Vortrag und Diskussion mit Roger Behrens

Erstmals in der Geschichte leben über die Hälfte der Menschen in Städten, besagen neuere Statistiken. Sofern sich der Kapitalismus mittlerweile zu einer weltumspannenden Struktur verdichtet hat und die Wertvergesellschaftung längst globales Prinzip der Lebensordnung geworden ist, kann man davon ausgehen, dass es sich bei diesen Städten allesamt um kapitalistische Städte handelt: das scheint bei aller Unterschiedlichkeit ihr gemeinsames Fundament zu sein. Doch: was charakterisisiert überhaupt die Stadt im Kapitalismus als kapitalistische Stadt, was macht sie kapitalistisch? Und wie lässt sich eine Kritik der politischen Ökonomie auf die kapitalistische Stadt anwenden? Was könnte eine aktuelle kritische Theorie der Stadt sein, und in welchem Verhältnis steht sie zur Gentrifizierung, Stadtmarketing und Urbanismus? Schließlich: Wie sieht eine kommunistische Perspektive auf Stadt aus? Und welche Widersprüche oder Parallelen ergeben sich zu den gegenwärtigen gentrifizierungskritischen Bewegungen?

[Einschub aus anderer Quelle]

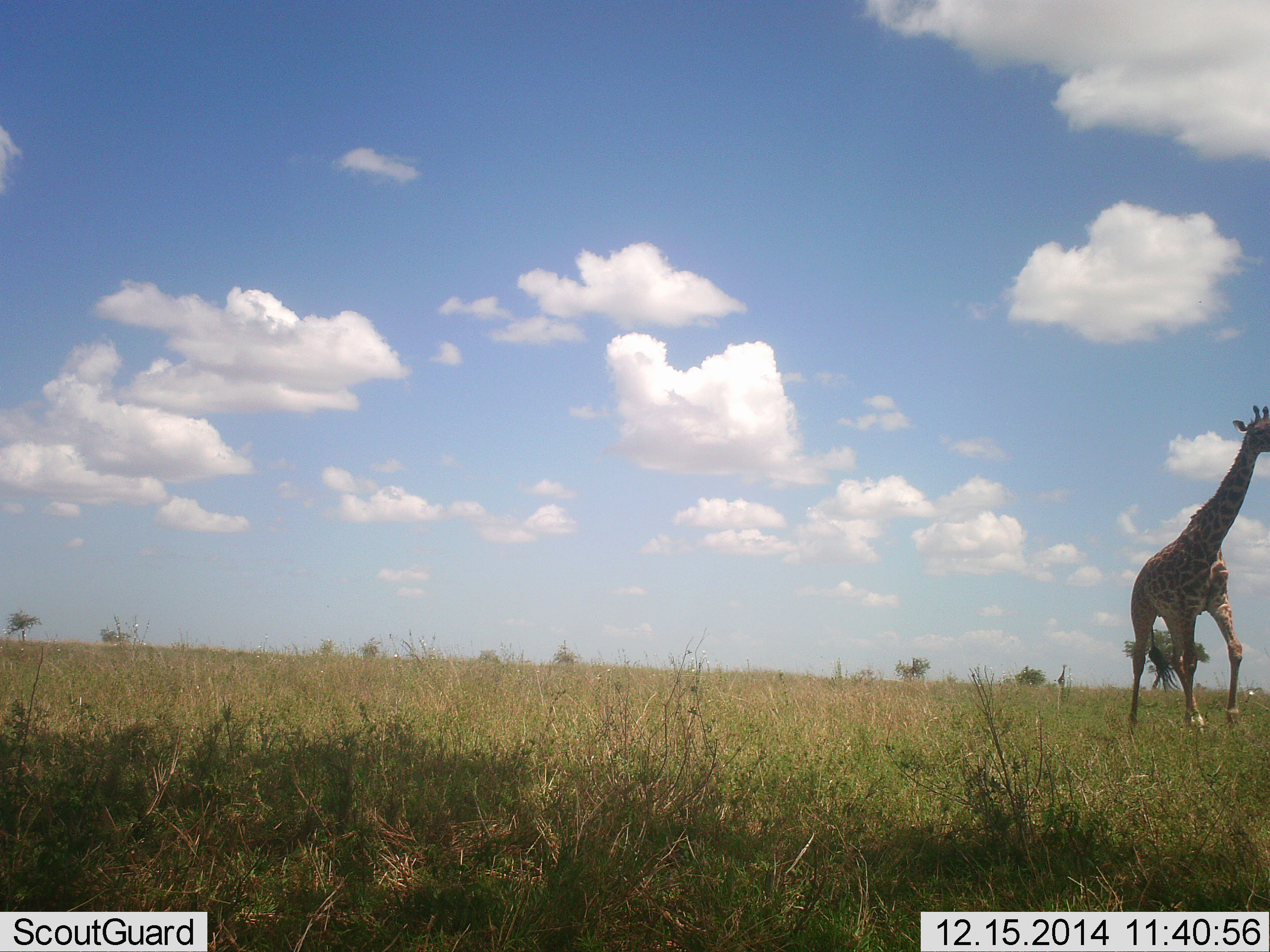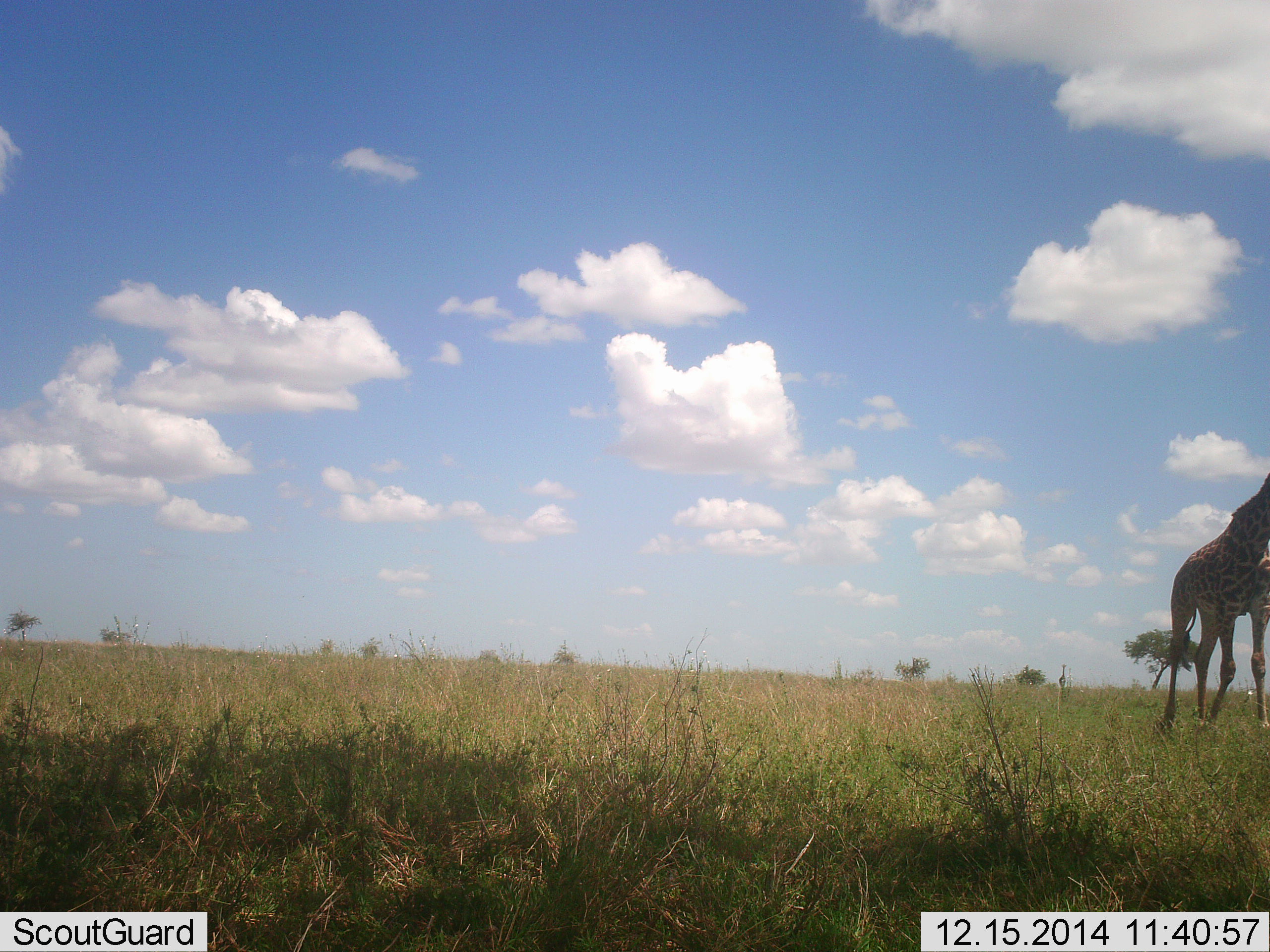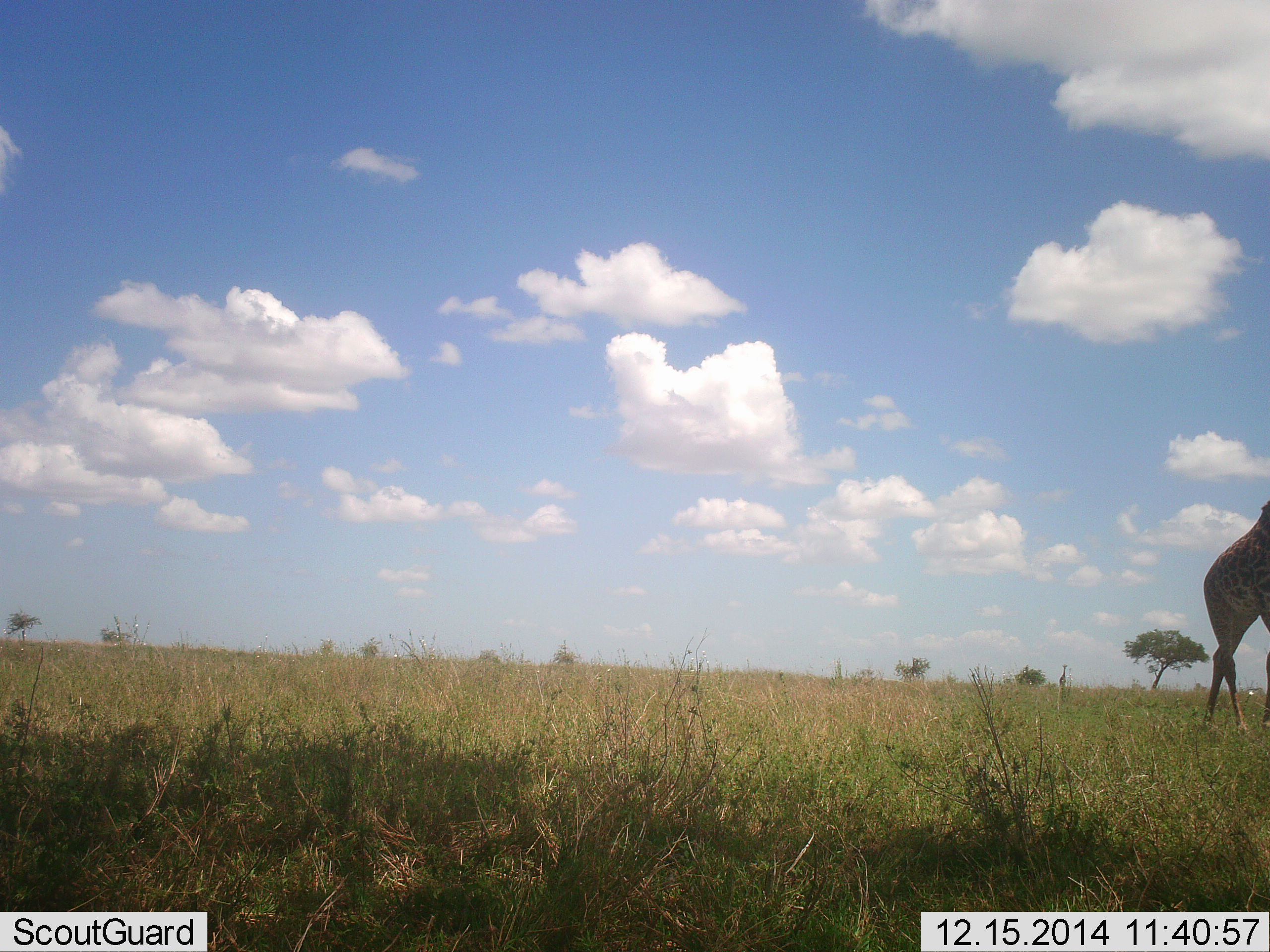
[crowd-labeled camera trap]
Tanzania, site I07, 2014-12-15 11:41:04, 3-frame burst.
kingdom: Animalia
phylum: Chordata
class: Mammalia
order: Artiodactyla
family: Giraffidae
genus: Giraffa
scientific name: Giraffa camelopardalis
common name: giraffe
Giraffe (Giraffa camelopardalis), count 1. Behavior (volunteer vote fractions): standing 0%, resting 0%, moving 100%, interacting 0%. Young present (vote fraction): 0%. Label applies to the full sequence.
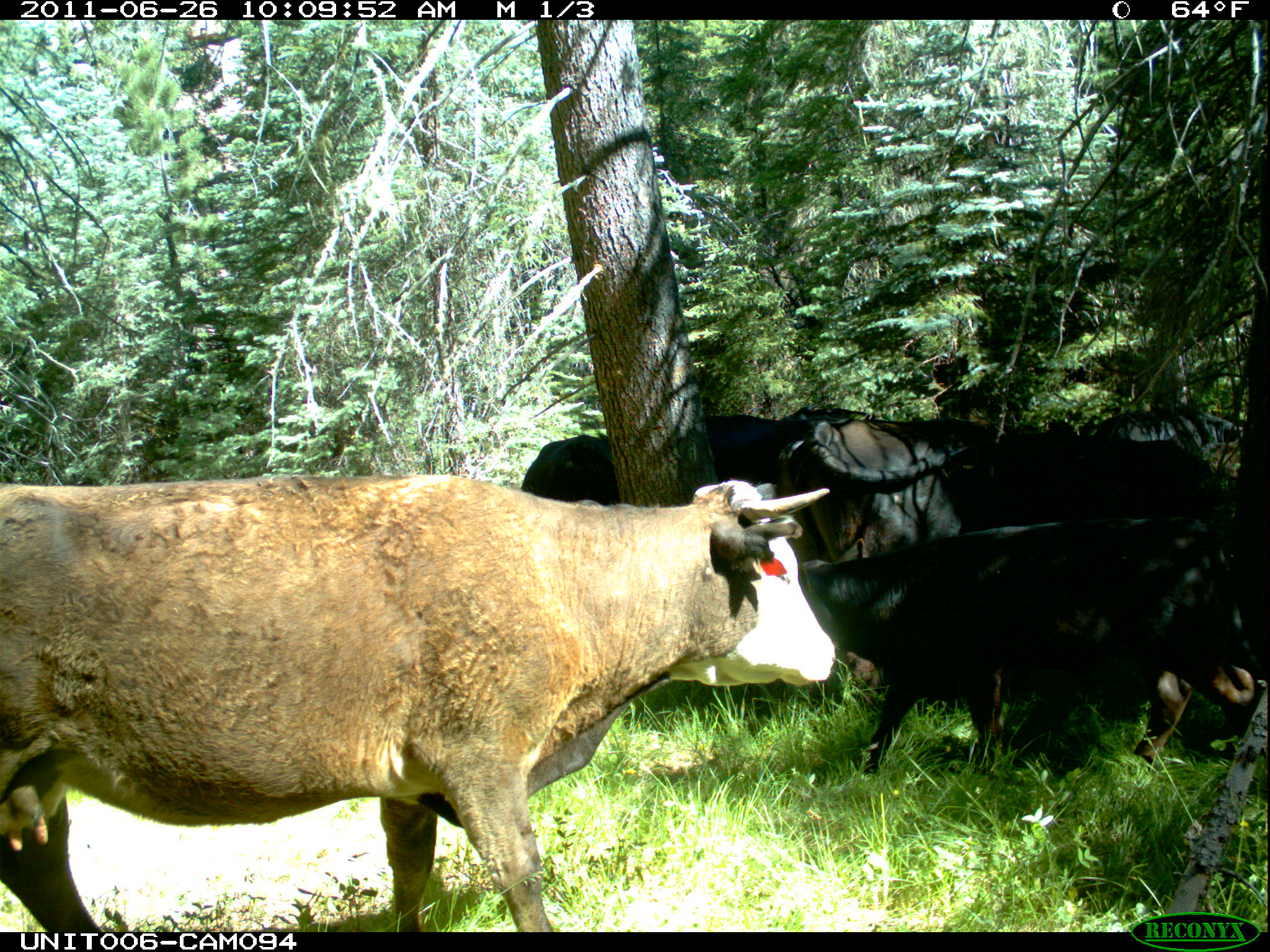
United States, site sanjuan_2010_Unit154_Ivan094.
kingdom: Animalia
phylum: Chordata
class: Mammalia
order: Artiodactyla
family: Bovidae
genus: Bos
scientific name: Bos taurus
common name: domestic cow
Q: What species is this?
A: Bos taurus (domestic cow).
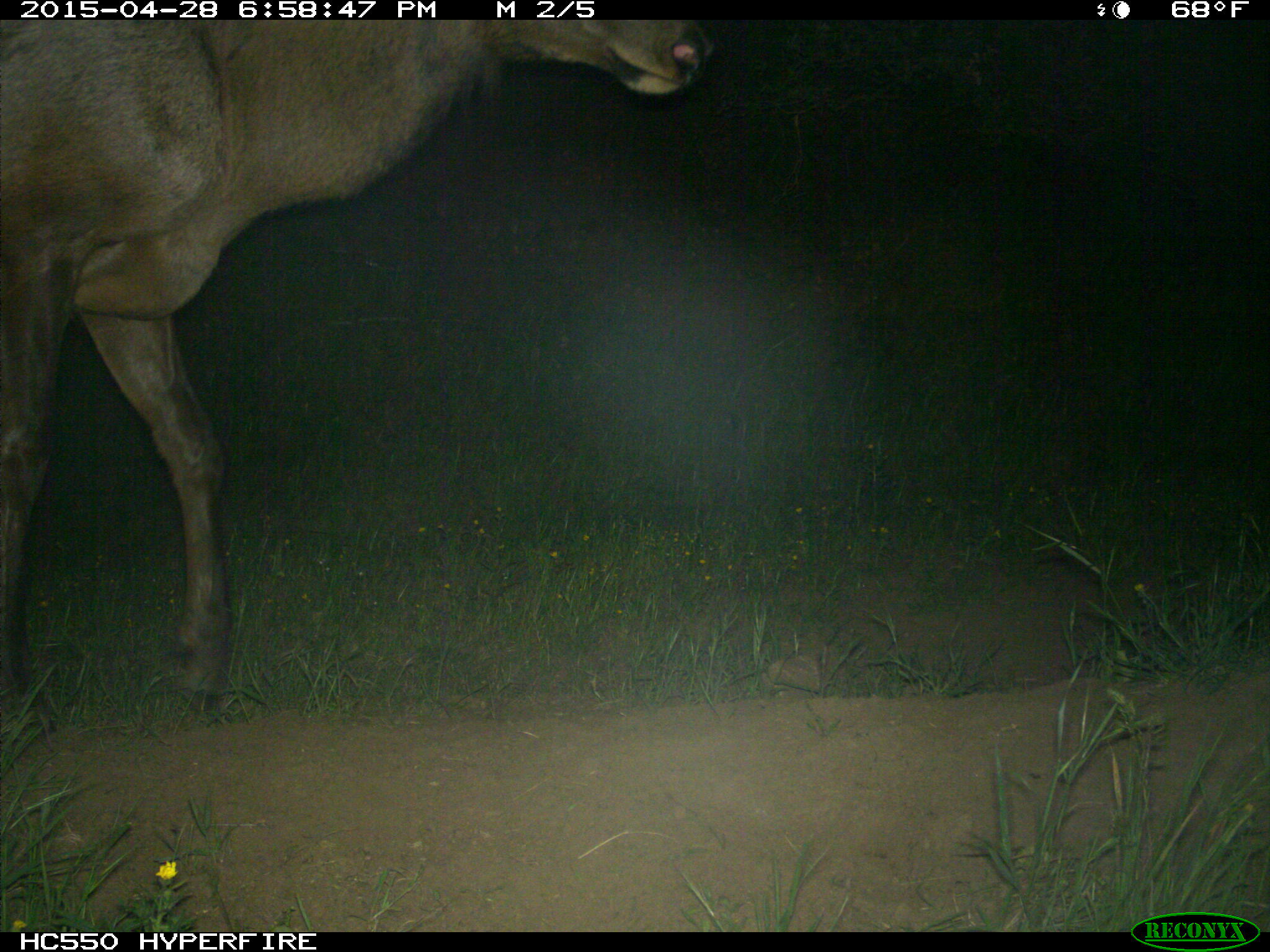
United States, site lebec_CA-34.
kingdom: Animalia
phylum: Chordata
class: Mammalia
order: Artiodactyla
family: Cervidae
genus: Cervus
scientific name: Cervus canadensis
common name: elk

Roger Behrens ist wissenschaftlicher Mitarbeiter an der Helmut-Schmidt-Universität Hamburg. Er ist Mitherausgeber der Zeitschrift ‚Testcard – Beiträge zur Popkultur‘ und beschäftigt sich vor allem mit den Themen Kulturindustrie, Pop und Kritische Theorie.

30. Januar 2019 | 19 Uhr | Rekorder, Gneisenaustraße 55, 44147 Dortmund

 
Die Veranstaltung wird organisiert von der Initiative für Gesellschaftskritik und findet mit freundlicher Unterstützung des AStA FH Dortmund statt.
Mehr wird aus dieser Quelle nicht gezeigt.